Testigos directos del bolchevismo: Pinceladas del anarcosindicalista Ángel Pestaña sobre la revolución rusa en 1920 (I) – Pedro de Tena /  Letra cursiva

En España hubo dos personas de gran influencia política y social que realizaron sendos viajes a la Rusia soviética, o sovietista, como se decía entonces. Uno fue el autodidacta Ángel Pestaña Núñez, importante dirigente de la CNT, el sindicato de tendencia anarquista que llegó a ser la fuerza social principal de España, muy por encima de la UGT. El otro fue Fernando de los Ríos, catedrático y símbolo del socialismo humanista, que llegó a ser ministro en la II República. Sus informes sobre lo que vieron y pensaron fueron, en general, desfavorables hacia la dictadura inicial que desembocaría en el estalinismo.
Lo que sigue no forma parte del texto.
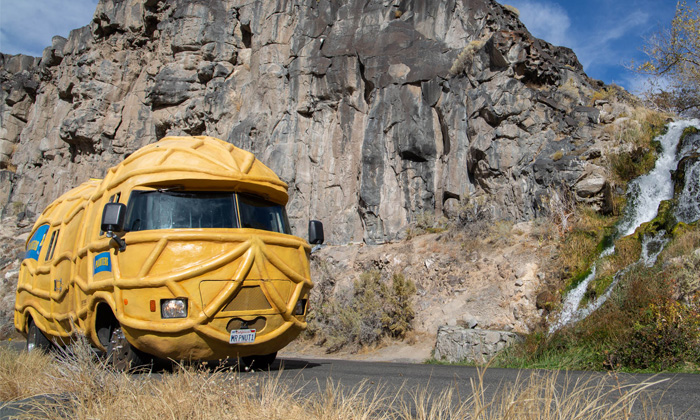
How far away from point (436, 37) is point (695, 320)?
1956 centimetres

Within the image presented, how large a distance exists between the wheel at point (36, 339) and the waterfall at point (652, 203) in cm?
984

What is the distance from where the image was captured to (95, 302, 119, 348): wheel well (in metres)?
7.77

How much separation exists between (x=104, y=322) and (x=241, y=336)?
7.48ft

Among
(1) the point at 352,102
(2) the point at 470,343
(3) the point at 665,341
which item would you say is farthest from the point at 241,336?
(1) the point at 352,102

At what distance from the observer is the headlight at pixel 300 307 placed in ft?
26.2

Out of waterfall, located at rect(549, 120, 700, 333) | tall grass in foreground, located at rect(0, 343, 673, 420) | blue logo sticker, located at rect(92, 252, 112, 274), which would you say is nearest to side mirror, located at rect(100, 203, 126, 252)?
blue logo sticker, located at rect(92, 252, 112, 274)

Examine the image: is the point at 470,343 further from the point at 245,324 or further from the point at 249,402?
the point at 249,402

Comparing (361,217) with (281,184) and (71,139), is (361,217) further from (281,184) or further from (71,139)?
(71,139)

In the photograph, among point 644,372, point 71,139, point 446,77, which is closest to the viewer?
point 644,372

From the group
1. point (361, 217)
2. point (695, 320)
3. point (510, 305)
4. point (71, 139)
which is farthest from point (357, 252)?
point (71, 139)

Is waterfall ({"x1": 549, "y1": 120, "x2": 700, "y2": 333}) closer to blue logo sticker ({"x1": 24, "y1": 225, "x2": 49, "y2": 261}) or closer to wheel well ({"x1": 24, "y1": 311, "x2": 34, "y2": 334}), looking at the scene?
blue logo sticker ({"x1": 24, "y1": 225, "x2": 49, "y2": 261})

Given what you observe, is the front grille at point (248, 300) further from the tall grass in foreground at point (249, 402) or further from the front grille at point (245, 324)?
the tall grass in foreground at point (249, 402)

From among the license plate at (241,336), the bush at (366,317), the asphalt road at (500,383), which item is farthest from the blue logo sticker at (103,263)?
the bush at (366,317)

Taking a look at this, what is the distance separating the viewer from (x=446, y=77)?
23109 millimetres
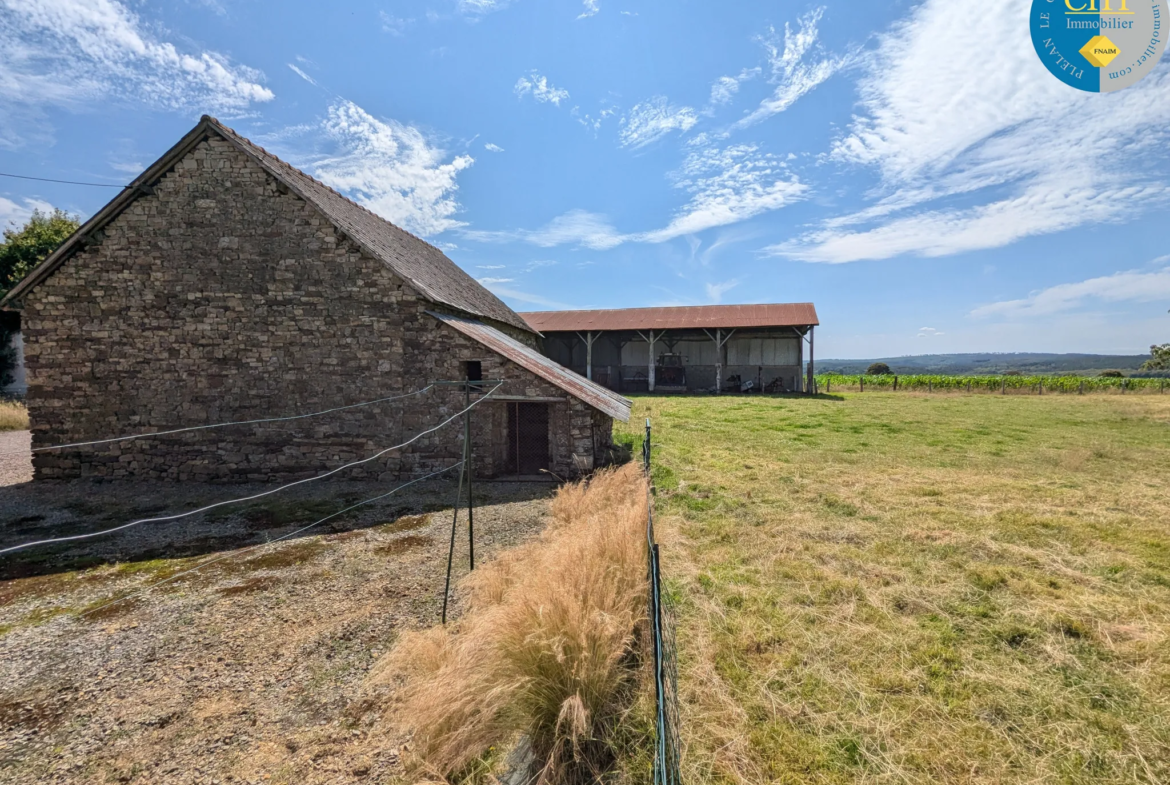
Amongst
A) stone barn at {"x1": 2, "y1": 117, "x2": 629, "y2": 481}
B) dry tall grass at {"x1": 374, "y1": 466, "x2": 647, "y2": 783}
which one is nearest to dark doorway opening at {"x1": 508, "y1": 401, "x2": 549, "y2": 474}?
stone barn at {"x1": 2, "y1": 117, "x2": 629, "y2": 481}

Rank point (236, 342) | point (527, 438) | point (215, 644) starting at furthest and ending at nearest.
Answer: point (527, 438)
point (236, 342)
point (215, 644)

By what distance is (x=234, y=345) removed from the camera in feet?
30.5

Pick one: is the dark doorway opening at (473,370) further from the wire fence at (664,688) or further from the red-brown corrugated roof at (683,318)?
the red-brown corrugated roof at (683,318)

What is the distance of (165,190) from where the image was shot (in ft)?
29.8

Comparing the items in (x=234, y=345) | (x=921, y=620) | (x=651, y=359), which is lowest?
(x=921, y=620)

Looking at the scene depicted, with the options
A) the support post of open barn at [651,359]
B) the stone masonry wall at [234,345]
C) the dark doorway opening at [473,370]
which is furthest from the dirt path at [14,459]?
the support post of open barn at [651,359]

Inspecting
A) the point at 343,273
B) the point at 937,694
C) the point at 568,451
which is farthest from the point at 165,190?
the point at 937,694

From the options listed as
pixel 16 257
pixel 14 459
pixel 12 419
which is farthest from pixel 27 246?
pixel 14 459

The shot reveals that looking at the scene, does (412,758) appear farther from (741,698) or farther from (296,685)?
(741,698)

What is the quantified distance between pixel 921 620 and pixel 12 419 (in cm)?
2574

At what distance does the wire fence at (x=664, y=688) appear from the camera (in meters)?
2.13

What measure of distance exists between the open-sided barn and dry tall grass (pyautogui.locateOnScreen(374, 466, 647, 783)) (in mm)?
22434

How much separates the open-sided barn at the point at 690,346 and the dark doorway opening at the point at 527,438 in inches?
644

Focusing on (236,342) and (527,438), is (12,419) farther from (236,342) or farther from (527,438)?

Ambos aconsejaron la no incorporación de sus organizaciones a la III Internacional comunista impulsada por Lenin dando paso de ese modo a la escisión del PSOE, vía Juventudes Socialistas, que dio origen al nacimiento del PCE. En la CNT, Andreu Nin, luego asesinado por los comunistas, y Joaquín Maurín, se declararon pro soviéticos, versión trotskista, y dejaron la organización. Ambas organizaciones sufrieron una intensa infiltración comunista para tratar de ponerlas al servicio de Moscú.

En 1924, Ángel Pestaña escribió un libro titulado Setenta días en Rusia, reeditado durante el franquismo por la editorial ZYX

con el título de Informe sobre mi estancia en la URSS al que siguió Consideraciones y juicios acerca de la III Internacional. Era el informe que presentó a su organización. En dos partes, “Lo que yo vi” y la posterior, “Lo que yo pienso”, exponía sus impresiones y reflexiones sobre lo que observó en su viaje a la Rusia leninista. Llegó a ella el día 25 de junio de 1920 tras cruzar la frontera estonia en Narva y estuvo allí poco más de dos meses.

Fernando de los Ríos escribió un libro titulado Mi viaje a la Rusia sovietista, dedicado “al Partido Socialista Español, con el más profundo respeto”. Se publicó en 1921 si bien el viaje fue realizado, como en el caso de Pestaña, en 1920. Llegó a Rusia el 17 de octubre y permaneció en ella hasta el 13 de diciembre, un año antes de que Lenin lanzara su nueva política económica, liberalizando parte de las operaciones y flujos económicos intervenidos estatalmente desde 1917.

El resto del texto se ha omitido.